Improving Ghana’s transfusion services requires enhanced voluntary donation and strengthened hospital transfusion committees.

78.12 Clinical Approach: How to Manage a Child Requiring Transfusion

Step 1: Confirm Indication

Ask: “Will this transfusion save the child’s life or significantly improve outcome?”

Step 2: Evaluate Urgency

  • Emergency (Hb < 4 g/dL or shock)
  • Semi-urgent
  • Elective

Step 3: Choose the Right Product

  • Anaemia → PRBC
  • Bleeding due to coagulopathy → FFP
  • Severe thrombocytopenia → Platelets
  • Hypofibrinogenemia → Cryoprecipitate

Step 4: Calculate Dose

Weight-based dosing.

Step 5: Bedside Safety Checks

Identity, unit number, compatibility.

Step 6: Monitor and Document

Before, during, and after the transfusion.

Step 7: Reassess

A post-transfusion Hb should be checked only when clinically necessary.

78.13 Key Points for Exams and Clinical Practice

  • PRBC dose: 10–15 mL/kg raises Hb by 1–2 g/dL.
  • Whole blood for massive haemorrhage: 20 mL/kg.
  • Platelets indicated when platelets <10 × 10⁹/L without bleeding.
  • Never use FFP for nutritional anaemia or volume expansion.
  • Neonates require fresh, CMV-reduced, irradiated blood.
  • In Ghana, severe malaria is the leading cause of paediatric transfusion.
  • Monitor closely for TACO and TRALI.
  • Document all transfusion reactions and report to hospital transfusion committee.

78.14 Further Reading

  1. WHO. Guidelines on the Use of Blood and Blood Products.
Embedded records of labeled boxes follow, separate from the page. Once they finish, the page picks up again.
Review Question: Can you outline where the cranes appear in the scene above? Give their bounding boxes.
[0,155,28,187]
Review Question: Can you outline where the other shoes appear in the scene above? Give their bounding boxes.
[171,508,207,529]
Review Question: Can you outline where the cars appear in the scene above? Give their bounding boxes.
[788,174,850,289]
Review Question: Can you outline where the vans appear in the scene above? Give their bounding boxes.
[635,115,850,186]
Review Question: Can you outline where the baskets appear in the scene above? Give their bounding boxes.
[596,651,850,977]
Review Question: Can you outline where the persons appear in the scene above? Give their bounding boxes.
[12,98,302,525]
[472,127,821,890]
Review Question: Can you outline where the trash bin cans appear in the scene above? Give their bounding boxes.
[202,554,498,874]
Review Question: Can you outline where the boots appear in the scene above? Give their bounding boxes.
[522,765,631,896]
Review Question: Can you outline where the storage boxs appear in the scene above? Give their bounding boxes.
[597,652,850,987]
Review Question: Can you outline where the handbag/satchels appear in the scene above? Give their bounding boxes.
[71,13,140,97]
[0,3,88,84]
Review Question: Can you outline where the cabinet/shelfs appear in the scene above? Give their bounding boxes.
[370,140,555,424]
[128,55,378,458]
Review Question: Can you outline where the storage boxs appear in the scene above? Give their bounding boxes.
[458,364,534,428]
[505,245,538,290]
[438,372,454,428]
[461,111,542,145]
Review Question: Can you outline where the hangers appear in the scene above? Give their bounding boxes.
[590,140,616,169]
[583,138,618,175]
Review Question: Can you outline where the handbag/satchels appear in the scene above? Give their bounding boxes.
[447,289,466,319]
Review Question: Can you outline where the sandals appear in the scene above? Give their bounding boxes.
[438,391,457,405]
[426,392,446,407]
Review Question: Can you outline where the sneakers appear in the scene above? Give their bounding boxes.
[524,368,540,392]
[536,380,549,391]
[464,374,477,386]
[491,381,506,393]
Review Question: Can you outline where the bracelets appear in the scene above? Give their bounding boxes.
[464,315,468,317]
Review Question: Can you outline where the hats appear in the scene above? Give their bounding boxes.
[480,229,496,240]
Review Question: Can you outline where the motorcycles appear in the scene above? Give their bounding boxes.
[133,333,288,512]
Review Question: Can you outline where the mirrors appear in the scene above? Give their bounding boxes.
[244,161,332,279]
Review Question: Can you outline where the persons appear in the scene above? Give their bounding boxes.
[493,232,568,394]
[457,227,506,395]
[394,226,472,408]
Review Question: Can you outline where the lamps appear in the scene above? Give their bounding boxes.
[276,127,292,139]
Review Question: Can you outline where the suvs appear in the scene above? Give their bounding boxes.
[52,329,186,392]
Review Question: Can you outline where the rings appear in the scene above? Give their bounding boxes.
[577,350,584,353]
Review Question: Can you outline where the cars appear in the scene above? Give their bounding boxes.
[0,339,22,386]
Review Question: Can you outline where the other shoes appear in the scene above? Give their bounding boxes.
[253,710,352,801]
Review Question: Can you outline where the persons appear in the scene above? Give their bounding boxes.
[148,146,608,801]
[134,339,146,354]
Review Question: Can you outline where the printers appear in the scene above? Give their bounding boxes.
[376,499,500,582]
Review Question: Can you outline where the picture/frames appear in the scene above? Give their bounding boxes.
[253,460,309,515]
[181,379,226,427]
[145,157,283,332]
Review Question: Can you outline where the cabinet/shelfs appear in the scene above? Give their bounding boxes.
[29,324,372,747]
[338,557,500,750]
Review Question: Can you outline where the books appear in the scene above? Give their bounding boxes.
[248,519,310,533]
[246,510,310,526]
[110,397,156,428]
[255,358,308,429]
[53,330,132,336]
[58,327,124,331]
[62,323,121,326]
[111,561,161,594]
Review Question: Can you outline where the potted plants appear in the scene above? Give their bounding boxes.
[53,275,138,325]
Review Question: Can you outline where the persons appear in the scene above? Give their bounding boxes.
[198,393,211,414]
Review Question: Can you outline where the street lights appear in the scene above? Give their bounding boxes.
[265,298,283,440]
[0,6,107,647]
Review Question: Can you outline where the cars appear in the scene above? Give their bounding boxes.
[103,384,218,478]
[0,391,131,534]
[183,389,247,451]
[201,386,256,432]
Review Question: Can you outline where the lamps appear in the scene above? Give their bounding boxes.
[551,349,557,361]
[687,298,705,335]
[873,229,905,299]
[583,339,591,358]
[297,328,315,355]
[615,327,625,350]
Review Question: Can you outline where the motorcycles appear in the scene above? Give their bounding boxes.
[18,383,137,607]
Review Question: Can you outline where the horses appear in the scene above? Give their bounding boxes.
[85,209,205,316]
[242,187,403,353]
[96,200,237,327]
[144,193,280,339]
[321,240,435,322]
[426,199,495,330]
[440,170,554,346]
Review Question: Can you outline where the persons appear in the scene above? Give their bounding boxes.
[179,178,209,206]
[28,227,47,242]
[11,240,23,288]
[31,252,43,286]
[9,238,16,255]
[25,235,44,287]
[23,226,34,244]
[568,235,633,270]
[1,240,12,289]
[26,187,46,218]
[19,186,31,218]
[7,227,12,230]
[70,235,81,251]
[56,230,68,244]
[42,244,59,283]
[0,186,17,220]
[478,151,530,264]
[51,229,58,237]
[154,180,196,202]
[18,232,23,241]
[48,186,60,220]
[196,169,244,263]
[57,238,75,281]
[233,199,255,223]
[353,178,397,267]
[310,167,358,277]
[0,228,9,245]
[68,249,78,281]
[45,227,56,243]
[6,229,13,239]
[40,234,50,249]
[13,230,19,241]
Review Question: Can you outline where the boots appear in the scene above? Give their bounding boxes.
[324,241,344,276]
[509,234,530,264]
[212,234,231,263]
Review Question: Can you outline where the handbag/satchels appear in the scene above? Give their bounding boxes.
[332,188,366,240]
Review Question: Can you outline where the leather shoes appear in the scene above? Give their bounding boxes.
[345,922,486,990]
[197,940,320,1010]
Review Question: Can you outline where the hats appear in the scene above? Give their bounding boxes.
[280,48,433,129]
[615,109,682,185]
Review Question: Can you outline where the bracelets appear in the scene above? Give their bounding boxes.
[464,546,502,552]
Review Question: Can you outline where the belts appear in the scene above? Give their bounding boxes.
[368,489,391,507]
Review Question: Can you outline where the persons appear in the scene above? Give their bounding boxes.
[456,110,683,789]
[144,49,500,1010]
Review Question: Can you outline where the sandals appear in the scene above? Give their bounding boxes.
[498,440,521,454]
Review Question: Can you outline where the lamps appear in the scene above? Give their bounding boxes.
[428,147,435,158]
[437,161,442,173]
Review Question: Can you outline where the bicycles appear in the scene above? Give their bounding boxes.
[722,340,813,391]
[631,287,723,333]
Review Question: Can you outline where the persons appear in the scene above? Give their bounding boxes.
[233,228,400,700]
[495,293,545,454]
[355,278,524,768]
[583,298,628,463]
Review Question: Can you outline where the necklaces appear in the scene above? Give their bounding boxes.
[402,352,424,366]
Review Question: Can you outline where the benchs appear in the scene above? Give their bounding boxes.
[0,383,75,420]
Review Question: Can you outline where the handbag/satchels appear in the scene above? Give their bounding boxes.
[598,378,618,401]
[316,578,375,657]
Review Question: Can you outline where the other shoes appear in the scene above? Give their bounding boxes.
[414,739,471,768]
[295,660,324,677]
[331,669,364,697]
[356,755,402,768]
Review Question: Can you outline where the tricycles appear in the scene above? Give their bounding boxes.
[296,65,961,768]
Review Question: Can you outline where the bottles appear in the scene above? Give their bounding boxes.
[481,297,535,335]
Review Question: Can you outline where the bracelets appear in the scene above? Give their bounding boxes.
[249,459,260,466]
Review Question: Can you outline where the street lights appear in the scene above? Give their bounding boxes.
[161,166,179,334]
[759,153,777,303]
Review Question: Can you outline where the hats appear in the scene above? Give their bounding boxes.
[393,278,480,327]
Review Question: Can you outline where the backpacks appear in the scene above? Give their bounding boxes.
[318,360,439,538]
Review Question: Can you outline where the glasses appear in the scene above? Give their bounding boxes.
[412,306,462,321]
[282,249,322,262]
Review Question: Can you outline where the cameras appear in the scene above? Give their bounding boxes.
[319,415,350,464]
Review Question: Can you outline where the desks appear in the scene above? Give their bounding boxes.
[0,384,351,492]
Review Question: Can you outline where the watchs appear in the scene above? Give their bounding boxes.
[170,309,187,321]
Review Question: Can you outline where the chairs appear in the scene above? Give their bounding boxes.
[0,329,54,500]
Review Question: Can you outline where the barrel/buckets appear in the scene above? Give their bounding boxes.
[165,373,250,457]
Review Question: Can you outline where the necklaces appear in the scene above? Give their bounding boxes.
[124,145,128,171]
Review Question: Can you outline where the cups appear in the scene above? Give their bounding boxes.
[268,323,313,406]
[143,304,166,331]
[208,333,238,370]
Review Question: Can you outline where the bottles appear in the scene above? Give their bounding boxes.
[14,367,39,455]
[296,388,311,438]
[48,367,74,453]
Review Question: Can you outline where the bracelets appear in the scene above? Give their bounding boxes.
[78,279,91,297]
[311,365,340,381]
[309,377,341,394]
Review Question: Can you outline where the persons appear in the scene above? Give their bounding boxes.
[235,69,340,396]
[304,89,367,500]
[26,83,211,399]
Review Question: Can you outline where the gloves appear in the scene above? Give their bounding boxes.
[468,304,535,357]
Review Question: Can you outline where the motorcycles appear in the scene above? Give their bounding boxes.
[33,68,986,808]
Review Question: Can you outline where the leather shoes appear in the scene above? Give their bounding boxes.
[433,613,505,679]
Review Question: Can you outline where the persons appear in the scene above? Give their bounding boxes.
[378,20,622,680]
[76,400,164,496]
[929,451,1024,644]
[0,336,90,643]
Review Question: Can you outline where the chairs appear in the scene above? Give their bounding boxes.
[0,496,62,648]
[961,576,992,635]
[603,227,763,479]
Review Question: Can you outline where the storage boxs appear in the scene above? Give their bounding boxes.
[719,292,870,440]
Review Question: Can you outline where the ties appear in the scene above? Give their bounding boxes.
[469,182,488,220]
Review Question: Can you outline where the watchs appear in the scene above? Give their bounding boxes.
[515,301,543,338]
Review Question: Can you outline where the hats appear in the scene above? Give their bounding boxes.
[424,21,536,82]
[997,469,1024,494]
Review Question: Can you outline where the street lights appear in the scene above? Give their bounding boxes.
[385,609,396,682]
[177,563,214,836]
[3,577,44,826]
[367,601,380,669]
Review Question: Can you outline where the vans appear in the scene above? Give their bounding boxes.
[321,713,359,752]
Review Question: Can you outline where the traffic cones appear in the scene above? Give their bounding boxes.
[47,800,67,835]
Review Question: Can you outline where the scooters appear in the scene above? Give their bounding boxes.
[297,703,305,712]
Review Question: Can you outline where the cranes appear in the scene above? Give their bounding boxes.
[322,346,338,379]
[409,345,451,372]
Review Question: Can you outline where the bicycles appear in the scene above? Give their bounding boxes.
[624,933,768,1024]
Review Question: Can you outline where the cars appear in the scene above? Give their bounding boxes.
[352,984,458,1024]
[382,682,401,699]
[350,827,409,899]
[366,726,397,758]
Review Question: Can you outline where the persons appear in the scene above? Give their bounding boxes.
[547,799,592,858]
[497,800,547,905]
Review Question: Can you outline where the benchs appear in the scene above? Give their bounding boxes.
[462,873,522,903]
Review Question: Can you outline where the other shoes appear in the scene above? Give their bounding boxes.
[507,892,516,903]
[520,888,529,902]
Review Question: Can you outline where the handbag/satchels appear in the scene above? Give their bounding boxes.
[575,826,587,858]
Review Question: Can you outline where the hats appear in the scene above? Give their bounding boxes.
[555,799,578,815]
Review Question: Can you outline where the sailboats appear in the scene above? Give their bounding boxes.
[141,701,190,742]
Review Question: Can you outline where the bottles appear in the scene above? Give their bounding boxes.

Geneva: World Health Organization.
  2. Klein HG, Anstee DJ. Mollison’s Blood Transfusion in Clinical Medicine, 13th ed.
  3. West African College of Physicians (WACP). Curriculum for Paediatrics.
  4. National Blood Service, Ghana. Guidelines for Clinical Transfusion Practice.
  5. Roback JD et al. Technical Manual of the American Association of Blood Banks (AABB), 20th ed.
  6. Bates I et al. “Transfusion in Sub-Saharan Africa: Challenges and Solutions.” Lancet.